SUPPLIED RECORDS:
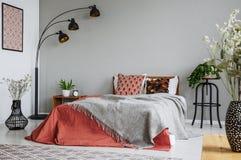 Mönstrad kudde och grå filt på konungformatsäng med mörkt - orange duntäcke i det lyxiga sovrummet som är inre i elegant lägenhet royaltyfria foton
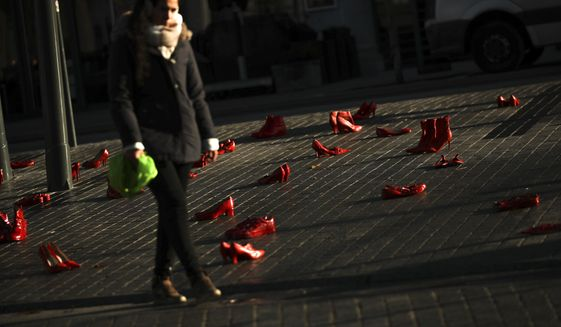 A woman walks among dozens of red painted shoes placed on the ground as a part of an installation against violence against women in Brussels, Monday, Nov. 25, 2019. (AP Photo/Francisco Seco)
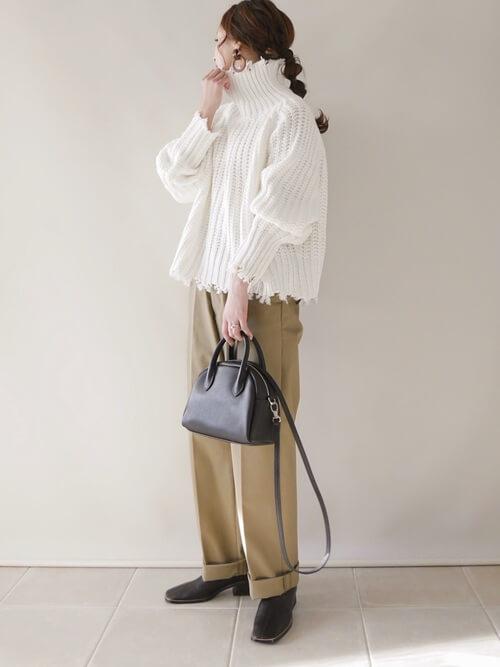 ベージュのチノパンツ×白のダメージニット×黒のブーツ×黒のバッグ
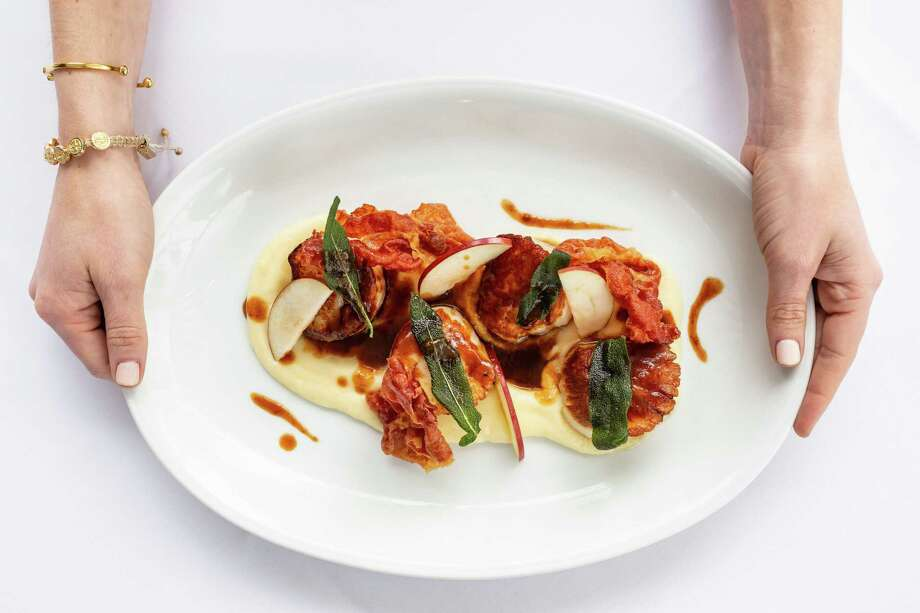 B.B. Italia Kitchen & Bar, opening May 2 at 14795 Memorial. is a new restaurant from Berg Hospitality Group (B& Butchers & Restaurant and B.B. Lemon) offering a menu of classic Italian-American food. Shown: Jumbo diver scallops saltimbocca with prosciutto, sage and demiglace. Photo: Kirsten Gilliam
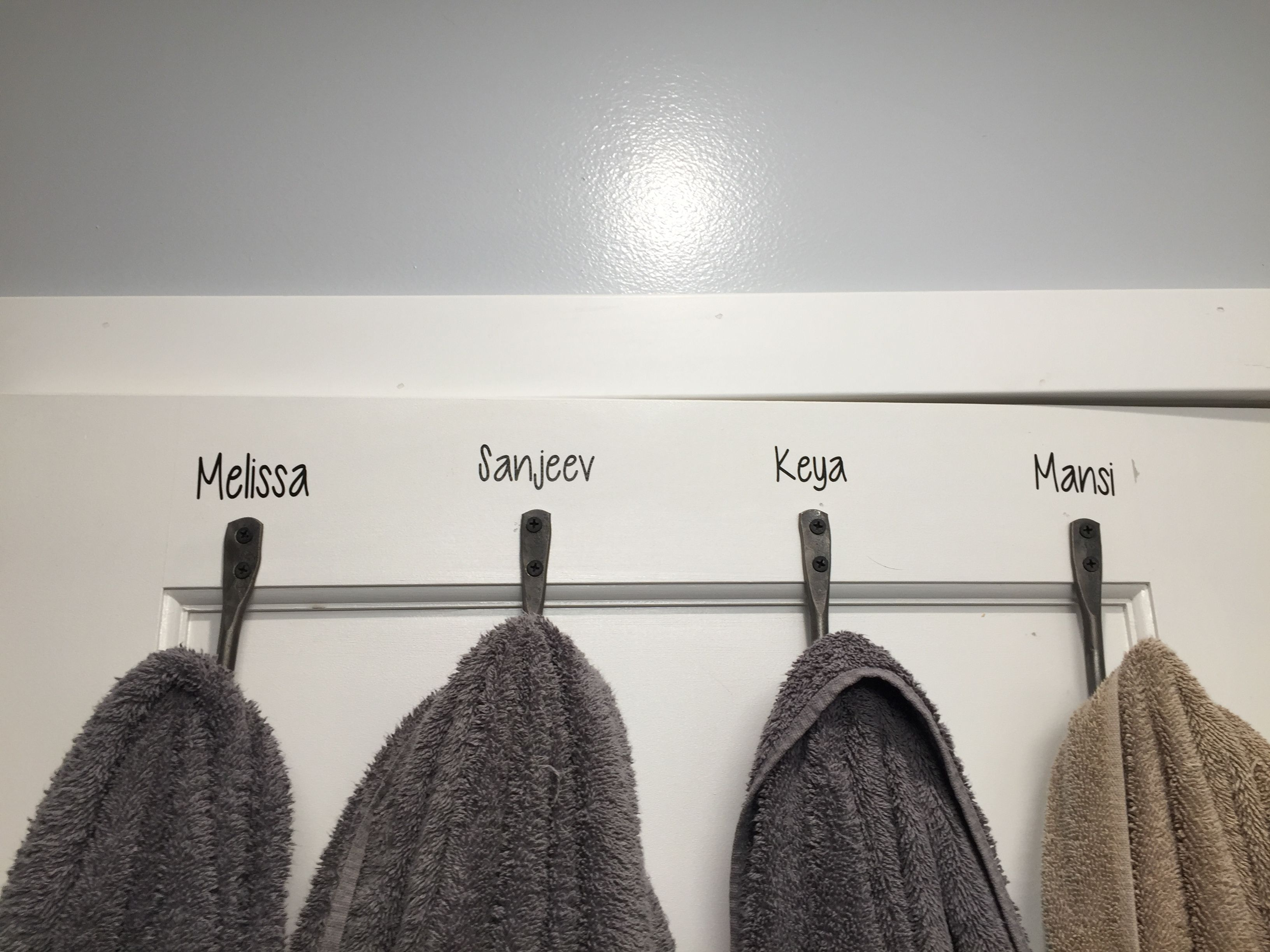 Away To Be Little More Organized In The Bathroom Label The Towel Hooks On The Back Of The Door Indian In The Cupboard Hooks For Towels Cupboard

YOUR OBJECTIVE:
Starting at the first entry above and ending at the last, write everything out exactly except the pictures.

ANSWER BOX:
 Mönstrad kudde och grå filt på konungformatsäng med mörkt - orange duntäcke i det lyxiga sovrummet som är inre i elegant lägenhet royaltyfria foton
 A woman walks among dozens of red painted shoes placed on the ground as a part of an installation against violence against women in Brussels, Monday, Nov. 25, 2019. (AP Photo/Francisco Seco)
 ベージュのチノパンツ×白のダメージニット×黒のブーツ×黒のバッグ
 B.B. Italia Kitchen & Bar, opening May 2 at 14795 Memorial. is a new restaurant from Berg Hospitality Group (B& Butchers & Restaurant and B.B. Lemon) offering a menu of classic Italian-American food. Shown: Jumbo diver scallops saltimbocca with prosciutto, sage and demiglace. Photo: Kirsten Gilliam
 Away To Be Little More Organized In The Bathroom Label The Towel Hooks On The Back Of The Door Indian In The Cupboard Hooks For Towels Cupboard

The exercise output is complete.